DO THIS: Update everything in the material from the line containing "Given this picture, is" down to the line containing "Answer: (x=1220, y=819), (x=279, y=850), (x=708, y=457)", replacing "layered pink petal" with "outer pink petal" and leaving every other word as it is. Omit the pictures.

GIVEN DATA:

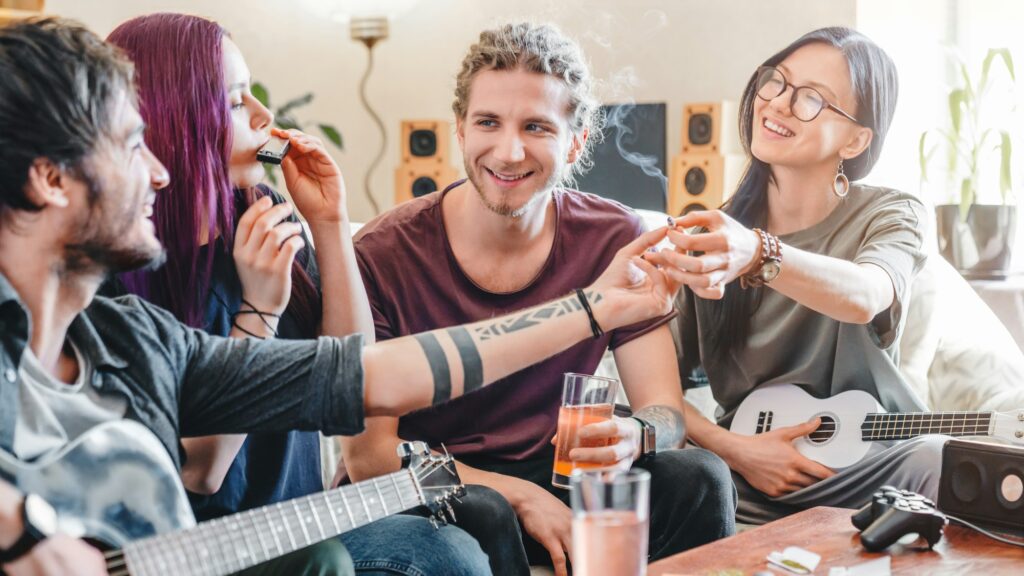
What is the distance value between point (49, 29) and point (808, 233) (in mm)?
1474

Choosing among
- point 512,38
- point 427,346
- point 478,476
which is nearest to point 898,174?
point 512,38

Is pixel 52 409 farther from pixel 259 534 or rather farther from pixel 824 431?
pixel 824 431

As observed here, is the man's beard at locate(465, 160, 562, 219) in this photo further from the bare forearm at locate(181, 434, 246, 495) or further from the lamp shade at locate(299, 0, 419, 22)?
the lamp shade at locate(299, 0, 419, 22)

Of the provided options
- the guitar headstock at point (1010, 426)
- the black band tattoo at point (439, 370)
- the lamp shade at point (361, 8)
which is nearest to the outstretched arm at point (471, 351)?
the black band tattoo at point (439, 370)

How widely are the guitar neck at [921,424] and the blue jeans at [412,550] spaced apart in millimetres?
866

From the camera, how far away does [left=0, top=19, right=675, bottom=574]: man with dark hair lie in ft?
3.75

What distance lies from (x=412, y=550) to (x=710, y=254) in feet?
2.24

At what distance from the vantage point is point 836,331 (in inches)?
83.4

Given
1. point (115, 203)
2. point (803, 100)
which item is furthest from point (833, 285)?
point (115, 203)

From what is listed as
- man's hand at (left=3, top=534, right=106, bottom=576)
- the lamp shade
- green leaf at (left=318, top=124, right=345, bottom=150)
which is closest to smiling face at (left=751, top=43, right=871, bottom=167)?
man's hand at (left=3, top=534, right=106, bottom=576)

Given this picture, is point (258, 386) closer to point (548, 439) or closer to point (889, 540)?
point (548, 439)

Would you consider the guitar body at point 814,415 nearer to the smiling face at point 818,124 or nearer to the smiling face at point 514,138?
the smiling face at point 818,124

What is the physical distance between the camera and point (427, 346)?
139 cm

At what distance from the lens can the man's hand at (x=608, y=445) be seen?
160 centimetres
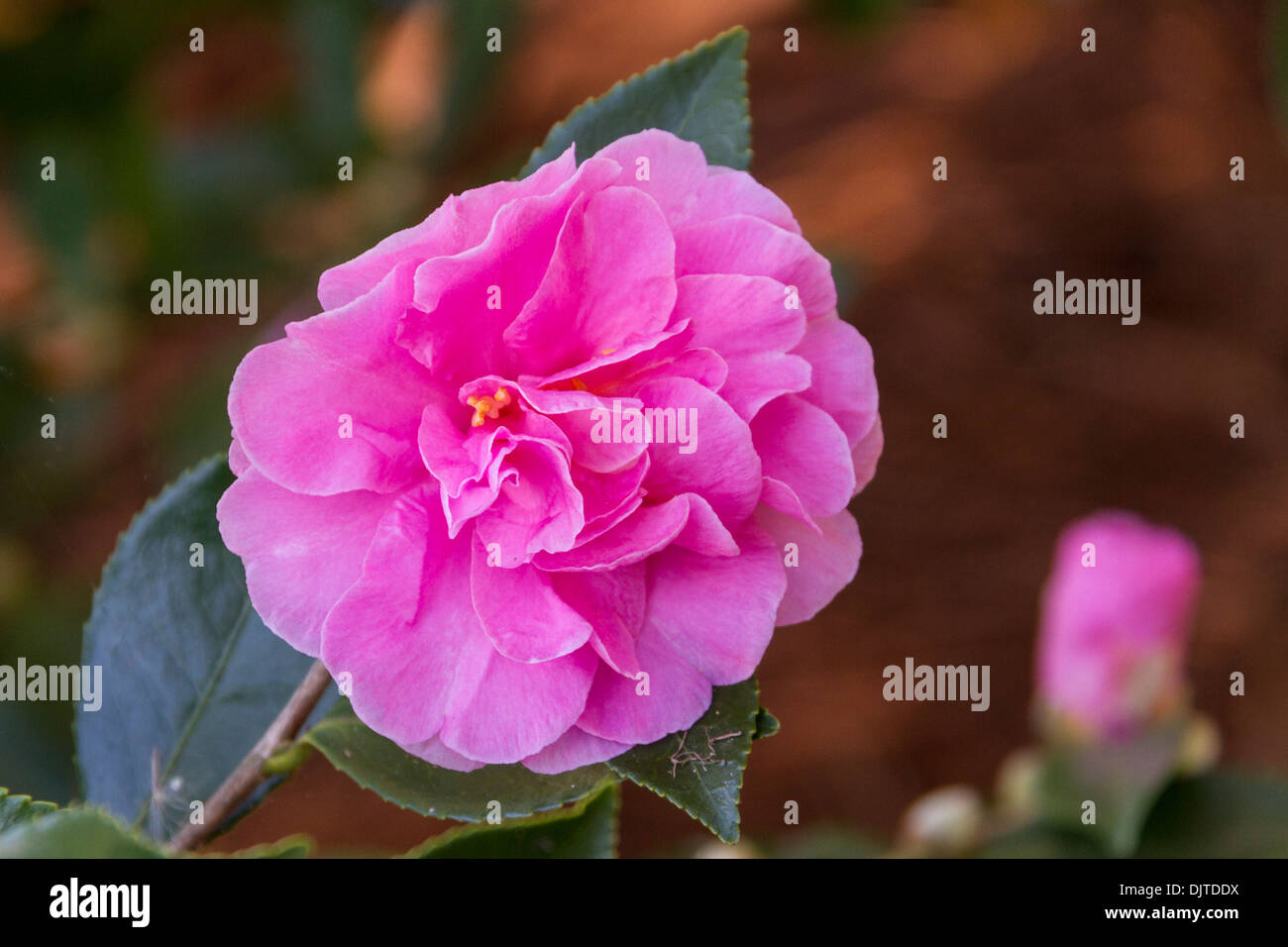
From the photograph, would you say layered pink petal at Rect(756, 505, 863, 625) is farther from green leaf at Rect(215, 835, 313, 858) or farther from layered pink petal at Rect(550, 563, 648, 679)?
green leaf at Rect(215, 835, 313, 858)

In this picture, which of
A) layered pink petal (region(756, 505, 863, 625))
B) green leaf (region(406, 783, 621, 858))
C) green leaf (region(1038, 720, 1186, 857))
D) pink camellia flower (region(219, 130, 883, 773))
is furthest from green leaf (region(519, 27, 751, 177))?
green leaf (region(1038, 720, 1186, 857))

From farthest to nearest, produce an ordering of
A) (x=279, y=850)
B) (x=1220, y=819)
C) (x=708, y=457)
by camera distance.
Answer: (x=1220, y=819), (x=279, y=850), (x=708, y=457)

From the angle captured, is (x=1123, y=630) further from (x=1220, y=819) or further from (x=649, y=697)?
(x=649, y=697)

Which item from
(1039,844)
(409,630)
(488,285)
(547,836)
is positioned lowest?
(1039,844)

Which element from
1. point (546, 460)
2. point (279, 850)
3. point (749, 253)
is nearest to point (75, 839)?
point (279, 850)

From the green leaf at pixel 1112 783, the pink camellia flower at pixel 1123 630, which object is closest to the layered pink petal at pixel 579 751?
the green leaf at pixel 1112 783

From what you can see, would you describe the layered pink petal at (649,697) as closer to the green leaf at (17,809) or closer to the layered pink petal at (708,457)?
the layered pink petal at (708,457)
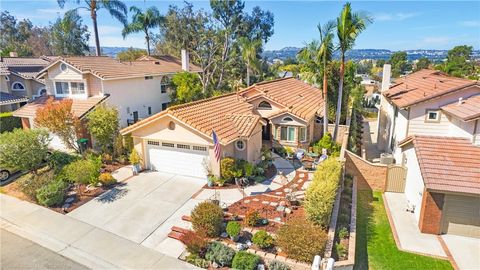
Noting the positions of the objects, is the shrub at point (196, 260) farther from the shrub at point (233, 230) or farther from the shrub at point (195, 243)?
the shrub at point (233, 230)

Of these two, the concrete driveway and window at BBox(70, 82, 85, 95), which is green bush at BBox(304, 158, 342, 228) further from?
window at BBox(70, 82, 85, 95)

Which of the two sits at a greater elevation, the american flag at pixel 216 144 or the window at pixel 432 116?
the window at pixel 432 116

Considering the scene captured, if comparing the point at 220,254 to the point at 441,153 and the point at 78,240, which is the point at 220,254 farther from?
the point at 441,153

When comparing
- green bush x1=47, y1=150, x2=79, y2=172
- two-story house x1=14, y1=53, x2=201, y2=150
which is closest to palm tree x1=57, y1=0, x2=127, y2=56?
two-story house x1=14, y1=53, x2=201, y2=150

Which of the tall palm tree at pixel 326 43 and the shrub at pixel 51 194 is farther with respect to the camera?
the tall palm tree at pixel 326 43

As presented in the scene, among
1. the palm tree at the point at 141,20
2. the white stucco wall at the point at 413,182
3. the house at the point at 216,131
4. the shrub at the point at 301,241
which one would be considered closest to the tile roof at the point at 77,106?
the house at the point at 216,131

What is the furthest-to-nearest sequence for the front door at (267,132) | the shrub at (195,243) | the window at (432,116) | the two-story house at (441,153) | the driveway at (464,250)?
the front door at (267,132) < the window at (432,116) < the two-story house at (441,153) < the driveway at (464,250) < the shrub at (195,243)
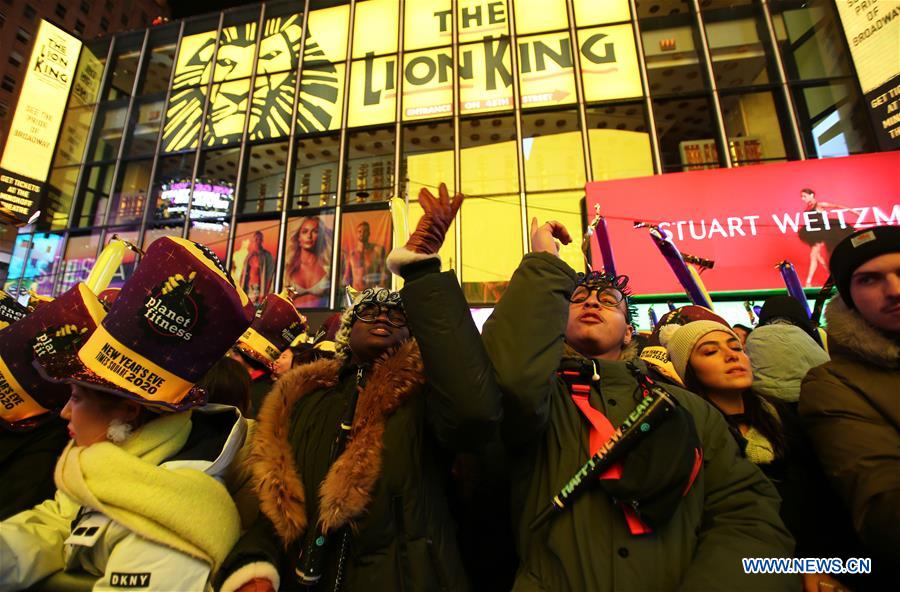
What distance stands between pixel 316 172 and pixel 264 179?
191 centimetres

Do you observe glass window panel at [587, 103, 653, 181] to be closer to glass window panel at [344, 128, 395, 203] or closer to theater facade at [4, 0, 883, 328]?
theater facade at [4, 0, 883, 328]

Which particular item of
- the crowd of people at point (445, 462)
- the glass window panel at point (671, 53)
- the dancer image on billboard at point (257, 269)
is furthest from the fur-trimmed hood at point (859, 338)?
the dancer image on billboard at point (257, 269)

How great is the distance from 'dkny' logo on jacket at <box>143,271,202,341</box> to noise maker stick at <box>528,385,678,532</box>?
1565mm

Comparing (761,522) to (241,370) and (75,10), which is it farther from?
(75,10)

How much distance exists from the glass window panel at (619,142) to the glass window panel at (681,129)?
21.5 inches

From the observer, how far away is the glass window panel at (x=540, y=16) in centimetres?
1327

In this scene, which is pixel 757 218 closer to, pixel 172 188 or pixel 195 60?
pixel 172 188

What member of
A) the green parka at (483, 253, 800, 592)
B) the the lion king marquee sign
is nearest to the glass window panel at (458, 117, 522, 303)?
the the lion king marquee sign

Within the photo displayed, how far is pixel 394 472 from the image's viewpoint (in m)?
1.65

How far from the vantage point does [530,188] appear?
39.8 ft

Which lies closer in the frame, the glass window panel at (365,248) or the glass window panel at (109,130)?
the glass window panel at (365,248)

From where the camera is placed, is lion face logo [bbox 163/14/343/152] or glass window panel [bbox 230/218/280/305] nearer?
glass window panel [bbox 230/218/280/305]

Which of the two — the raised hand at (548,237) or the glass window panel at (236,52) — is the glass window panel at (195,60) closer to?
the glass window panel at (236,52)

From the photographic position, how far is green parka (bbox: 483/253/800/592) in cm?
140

TASK OUTPUT:
Given this picture, is point (258, 386) closer to point (548, 439) or closer to point (889, 540)?
point (548, 439)

Would you consider the guitar body at point 814,415 nearer to the smiling face at point 818,124 or nearer to the smiling face at point 514,138?
the smiling face at point 818,124

What is the physical distance between the camera and point (427, 346)?
139 cm

At what distance from the lens can the man's hand at (x=608, y=445) be seen?
160 centimetres
From the photograph, would you say outer pink petal at Rect(756, 505, 863, 625) is farther from green leaf at Rect(215, 835, 313, 858) or farther from outer pink petal at Rect(550, 563, 648, 679)?
green leaf at Rect(215, 835, 313, 858)

In this picture, which of
A) outer pink petal (region(756, 505, 863, 625))
B) green leaf (region(406, 783, 621, 858))
C) green leaf (region(1038, 720, 1186, 857))
D) pink camellia flower (region(219, 130, 883, 773))
is furthest from green leaf (region(519, 27, 751, 177))?
green leaf (region(1038, 720, 1186, 857))

From farthest to nearest, produce an ordering of
A) (x=279, y=850)
B) (x=1220, y=819)
C) (x=708, y=457)
by camera distance.
Answer: (x=1220, y=819), (x=279, y=850), (x=708, y=457)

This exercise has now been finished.